- **STATED PROBLEM**
Reproduce the lines of the data records below verbatim, from the line with "How far apart do" up to and including the line with "5. the whale's head", and output only those lines.

Data records:
·····

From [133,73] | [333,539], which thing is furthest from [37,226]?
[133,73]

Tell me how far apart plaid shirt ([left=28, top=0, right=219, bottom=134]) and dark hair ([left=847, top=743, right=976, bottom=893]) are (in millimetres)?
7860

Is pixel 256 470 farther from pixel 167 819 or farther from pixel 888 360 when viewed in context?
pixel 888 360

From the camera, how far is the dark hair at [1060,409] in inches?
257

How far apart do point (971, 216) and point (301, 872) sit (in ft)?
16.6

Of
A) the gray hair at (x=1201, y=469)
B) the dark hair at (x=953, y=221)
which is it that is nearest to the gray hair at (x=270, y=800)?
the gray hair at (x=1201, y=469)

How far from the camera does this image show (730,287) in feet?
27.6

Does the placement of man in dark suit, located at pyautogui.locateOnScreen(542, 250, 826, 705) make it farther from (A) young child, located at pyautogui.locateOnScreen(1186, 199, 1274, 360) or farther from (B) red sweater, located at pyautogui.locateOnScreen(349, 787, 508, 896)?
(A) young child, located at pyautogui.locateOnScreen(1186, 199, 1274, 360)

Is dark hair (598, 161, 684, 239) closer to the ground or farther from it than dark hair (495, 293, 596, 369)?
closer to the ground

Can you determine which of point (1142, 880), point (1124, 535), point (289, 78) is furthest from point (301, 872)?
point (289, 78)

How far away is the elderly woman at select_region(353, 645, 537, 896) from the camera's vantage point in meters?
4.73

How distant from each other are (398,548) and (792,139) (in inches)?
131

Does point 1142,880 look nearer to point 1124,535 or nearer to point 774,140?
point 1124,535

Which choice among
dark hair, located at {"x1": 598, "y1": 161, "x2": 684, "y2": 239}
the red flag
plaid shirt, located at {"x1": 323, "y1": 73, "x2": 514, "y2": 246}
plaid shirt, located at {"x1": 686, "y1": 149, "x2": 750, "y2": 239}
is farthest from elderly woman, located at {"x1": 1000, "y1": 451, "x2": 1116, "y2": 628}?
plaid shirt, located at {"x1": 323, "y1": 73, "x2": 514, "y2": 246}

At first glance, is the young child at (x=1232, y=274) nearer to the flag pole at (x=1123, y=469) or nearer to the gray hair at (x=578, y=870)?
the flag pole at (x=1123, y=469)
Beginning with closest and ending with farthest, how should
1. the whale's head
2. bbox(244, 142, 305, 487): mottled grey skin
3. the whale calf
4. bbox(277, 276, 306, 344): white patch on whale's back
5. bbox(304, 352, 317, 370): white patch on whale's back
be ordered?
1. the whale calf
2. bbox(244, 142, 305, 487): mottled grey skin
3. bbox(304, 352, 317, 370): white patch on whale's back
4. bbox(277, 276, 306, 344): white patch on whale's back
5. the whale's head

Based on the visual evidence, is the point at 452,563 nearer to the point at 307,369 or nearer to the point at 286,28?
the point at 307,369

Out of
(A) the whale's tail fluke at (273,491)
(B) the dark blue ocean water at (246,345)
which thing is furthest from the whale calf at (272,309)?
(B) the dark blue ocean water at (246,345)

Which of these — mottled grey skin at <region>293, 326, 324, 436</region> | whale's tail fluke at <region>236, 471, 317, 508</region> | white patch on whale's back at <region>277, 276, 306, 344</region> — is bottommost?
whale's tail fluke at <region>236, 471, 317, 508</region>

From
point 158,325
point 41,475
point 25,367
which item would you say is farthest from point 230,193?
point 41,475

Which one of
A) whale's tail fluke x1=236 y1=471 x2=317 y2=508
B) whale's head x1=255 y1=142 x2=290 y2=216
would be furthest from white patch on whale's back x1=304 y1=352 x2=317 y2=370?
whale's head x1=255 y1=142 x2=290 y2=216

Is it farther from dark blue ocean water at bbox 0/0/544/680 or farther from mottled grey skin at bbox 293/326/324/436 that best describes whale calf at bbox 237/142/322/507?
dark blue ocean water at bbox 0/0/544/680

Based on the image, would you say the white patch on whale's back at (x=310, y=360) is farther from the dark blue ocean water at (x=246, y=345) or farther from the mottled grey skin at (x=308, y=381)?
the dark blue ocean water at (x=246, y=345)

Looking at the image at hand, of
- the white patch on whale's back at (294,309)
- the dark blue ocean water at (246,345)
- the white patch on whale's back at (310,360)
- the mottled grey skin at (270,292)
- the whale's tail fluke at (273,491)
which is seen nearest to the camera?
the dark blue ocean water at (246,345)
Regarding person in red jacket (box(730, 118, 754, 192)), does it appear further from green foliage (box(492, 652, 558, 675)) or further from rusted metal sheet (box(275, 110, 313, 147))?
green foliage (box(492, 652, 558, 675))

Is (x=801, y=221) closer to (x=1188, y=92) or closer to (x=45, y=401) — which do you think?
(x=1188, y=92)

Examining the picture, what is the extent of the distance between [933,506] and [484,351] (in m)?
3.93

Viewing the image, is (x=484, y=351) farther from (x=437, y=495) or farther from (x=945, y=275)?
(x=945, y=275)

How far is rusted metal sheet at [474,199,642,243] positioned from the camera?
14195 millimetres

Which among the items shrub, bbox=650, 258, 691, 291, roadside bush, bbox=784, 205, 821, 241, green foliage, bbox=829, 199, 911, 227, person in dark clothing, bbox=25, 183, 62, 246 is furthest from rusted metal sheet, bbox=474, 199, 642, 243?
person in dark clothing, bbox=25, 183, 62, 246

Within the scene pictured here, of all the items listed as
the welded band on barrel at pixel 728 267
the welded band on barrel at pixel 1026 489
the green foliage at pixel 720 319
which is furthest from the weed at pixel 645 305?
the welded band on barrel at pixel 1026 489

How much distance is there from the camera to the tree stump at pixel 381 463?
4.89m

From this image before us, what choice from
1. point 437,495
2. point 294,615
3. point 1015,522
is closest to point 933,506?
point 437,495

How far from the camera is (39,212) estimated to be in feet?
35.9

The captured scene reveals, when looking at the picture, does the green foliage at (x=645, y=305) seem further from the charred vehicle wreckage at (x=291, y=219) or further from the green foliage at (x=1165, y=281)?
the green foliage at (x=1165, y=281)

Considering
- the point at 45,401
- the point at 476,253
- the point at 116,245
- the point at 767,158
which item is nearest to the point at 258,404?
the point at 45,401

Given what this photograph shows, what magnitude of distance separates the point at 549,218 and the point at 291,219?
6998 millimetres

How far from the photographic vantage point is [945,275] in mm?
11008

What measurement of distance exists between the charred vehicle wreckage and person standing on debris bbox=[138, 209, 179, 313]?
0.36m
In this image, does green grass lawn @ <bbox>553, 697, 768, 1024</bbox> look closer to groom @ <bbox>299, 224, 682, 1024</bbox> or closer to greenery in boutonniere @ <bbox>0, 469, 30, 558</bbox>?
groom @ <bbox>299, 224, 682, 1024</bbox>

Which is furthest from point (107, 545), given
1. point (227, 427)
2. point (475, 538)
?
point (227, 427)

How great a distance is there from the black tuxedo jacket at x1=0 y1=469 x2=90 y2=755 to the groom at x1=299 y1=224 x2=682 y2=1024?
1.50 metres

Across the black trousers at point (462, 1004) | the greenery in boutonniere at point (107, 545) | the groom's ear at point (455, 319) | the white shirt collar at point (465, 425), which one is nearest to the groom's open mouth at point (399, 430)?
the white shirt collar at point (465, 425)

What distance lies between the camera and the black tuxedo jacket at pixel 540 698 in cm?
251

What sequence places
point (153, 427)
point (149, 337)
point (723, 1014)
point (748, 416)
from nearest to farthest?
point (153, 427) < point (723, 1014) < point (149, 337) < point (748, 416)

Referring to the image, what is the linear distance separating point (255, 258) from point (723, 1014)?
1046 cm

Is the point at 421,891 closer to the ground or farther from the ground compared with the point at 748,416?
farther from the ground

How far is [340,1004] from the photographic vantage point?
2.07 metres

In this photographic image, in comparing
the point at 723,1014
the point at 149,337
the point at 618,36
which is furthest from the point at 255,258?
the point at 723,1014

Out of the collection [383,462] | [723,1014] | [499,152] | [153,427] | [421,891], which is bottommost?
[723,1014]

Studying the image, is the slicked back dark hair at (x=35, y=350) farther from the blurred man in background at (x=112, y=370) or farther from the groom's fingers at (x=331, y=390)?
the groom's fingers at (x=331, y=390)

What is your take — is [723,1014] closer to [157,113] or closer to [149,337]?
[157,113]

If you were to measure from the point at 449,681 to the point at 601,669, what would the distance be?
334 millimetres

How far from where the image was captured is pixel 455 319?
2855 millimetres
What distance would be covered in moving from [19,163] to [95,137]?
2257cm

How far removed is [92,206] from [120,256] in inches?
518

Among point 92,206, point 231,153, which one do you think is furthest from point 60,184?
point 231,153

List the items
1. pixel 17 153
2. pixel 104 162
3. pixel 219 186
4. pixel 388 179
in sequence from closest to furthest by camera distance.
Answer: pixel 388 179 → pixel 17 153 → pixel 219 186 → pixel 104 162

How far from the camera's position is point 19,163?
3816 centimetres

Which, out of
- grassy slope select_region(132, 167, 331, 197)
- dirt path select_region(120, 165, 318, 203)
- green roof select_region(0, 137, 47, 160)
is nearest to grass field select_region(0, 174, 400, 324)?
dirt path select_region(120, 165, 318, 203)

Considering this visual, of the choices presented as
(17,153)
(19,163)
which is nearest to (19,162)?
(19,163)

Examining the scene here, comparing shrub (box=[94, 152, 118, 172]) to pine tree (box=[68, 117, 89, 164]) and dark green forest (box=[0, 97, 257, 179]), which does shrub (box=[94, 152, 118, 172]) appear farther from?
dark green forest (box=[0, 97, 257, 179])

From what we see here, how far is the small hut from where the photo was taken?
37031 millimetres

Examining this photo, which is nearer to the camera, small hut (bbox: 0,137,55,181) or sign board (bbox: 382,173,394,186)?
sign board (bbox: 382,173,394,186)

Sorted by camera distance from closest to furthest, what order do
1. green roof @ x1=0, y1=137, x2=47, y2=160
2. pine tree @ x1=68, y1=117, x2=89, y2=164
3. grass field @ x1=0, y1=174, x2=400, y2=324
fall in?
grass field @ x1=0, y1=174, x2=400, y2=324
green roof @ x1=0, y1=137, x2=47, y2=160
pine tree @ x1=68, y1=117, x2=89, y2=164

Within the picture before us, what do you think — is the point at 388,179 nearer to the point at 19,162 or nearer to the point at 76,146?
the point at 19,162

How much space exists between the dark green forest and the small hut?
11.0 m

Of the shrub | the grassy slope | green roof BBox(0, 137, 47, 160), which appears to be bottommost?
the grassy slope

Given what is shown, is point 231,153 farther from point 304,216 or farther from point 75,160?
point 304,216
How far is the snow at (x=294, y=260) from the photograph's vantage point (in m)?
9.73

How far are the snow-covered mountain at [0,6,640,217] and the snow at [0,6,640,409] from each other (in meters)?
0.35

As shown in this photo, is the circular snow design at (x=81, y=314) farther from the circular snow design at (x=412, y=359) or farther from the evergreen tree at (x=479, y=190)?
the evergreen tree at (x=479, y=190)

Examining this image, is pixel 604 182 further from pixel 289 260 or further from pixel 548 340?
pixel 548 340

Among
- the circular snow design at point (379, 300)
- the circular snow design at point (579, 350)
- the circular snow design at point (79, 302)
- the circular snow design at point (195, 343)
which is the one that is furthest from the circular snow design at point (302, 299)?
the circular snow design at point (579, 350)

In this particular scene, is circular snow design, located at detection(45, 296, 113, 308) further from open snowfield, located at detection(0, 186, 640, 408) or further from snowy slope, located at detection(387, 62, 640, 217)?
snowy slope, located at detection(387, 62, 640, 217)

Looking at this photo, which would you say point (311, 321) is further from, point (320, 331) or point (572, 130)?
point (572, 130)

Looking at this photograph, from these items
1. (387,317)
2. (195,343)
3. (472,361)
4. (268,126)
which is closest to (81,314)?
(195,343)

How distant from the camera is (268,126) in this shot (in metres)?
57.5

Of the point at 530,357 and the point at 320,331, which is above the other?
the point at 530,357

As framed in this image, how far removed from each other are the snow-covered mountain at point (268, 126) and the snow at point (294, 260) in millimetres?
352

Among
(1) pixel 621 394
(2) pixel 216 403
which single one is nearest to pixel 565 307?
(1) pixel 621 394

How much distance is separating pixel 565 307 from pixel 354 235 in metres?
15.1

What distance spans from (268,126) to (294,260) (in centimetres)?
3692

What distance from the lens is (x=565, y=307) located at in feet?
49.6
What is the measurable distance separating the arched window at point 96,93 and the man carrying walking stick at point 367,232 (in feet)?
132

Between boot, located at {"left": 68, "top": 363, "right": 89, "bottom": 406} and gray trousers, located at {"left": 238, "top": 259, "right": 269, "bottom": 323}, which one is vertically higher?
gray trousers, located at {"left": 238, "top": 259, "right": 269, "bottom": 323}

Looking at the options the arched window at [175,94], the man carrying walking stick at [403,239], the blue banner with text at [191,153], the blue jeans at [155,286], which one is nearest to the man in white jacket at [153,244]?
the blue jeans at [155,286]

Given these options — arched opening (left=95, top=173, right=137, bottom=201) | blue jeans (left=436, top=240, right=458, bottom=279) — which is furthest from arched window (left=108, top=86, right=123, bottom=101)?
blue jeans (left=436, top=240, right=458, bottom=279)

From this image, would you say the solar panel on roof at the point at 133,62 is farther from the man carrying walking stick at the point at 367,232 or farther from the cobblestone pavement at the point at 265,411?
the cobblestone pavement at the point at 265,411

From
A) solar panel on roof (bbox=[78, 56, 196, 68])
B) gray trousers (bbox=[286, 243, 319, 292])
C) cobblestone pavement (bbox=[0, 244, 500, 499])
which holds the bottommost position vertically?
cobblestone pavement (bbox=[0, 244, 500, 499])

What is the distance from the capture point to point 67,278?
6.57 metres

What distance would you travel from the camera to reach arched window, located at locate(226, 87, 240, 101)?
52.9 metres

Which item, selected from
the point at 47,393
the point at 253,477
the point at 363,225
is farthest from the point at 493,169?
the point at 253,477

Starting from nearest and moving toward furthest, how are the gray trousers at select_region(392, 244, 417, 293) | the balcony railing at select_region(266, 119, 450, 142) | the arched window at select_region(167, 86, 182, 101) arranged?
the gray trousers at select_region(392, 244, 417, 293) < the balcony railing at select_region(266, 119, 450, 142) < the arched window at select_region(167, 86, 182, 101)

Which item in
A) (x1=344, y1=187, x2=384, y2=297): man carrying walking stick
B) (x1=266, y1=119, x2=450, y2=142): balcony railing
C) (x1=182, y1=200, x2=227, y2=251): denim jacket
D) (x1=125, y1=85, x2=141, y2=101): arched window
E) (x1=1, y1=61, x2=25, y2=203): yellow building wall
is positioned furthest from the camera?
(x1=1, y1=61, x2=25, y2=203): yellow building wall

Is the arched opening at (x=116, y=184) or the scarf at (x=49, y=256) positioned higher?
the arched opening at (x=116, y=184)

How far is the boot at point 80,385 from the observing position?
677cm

·····

- **WRITTEN RESPONSE**
How far apart do point (971, 216) and point (301, 872) sit (in ft)?
16.6

Of
A) the gray hair at (x=1201, y=469)
B) the dark hair at (x=953, y=221)
which is it that is nearest to the gray hair at (x=270, y=800)?
the gray hair at (x=1201, y=469)

How far from the camera does this image show (730,287) in feet?
27.6

Does the placement of man in dark suit, located at pyautogui.locateOnScreen(542, 250, 826, 705) make it farther from (A) young child, located at pyautogui.locateOnScreen(1186, 199, 1274, 360) or farther from (B) red sweater, located at pyautogui.locateOnScreen(349, 787, 508, 896)?
(A) young child, located at pyautogui.locateOnScreen(1186, 199, 1274, 360)

Is dark hair (598, 161, 684, 239) closer to the ground or farther from it than dark hair (495, 293, 596, 369)?
closer to the ground

Can you determine which of point (1142, 880), point (1124, 535), point (289, 78) is furthest from point (301, 872)?
point (289, 78)

How far away is the elderly woman at select_region(353, 645, 537, 896) from the camera's vantage point in meters?
4.73

How distant from each other are (398,548) and (792,139) (in inches)?
131

Does point 1142,880 look nearer to point 1124,535 or nearer to point 774,140?
point 1124,535

Which choice among
dark hair, located at {"x1": 598, "y1": 161, "x2": 684, "y2": 239}
the red flag
plaid shirt, located at {"x1": 323, "y1": 73, "x2": 514, "y2": 246}
plaid shirt, located at {"x1": 686, "y1": 149, "x2": 750, "y2": 239}
is farthest from elderly woman, located at {"x1": 1000, "y1": 451, "x2": 1116, "y2": 628}?
plaid shirt, located at {"x1": 323, "y1": 73, "x2": 514, "y2": 246}

At first glance, is the young child at (x=1232, y=274) nearer to the flag pole at (x=1123, y=469) or nearer to the gray hair at (x=578, y=870)?
the flag pole at (x=1123, y=469)
Beginning with closest and ending with farthest, how should
1. the whale's head
2. bbox(244, 142, 305, 487): mottled grey skin
3. the whale calf
4. bbox(277, 276, 306, 344): white patch on whale's back
5. bbox(304, 352, 317, 370): white patch on whale's back
be ordered?
1. the whale calf
2. bbox(244, 142, 305, 487): mottled grey skin
3. bbox(304, 352, 317, 370): white patch on whale's back
4. bbox(277, 276, 306, 344): white patch on whale's back
5. the whale's head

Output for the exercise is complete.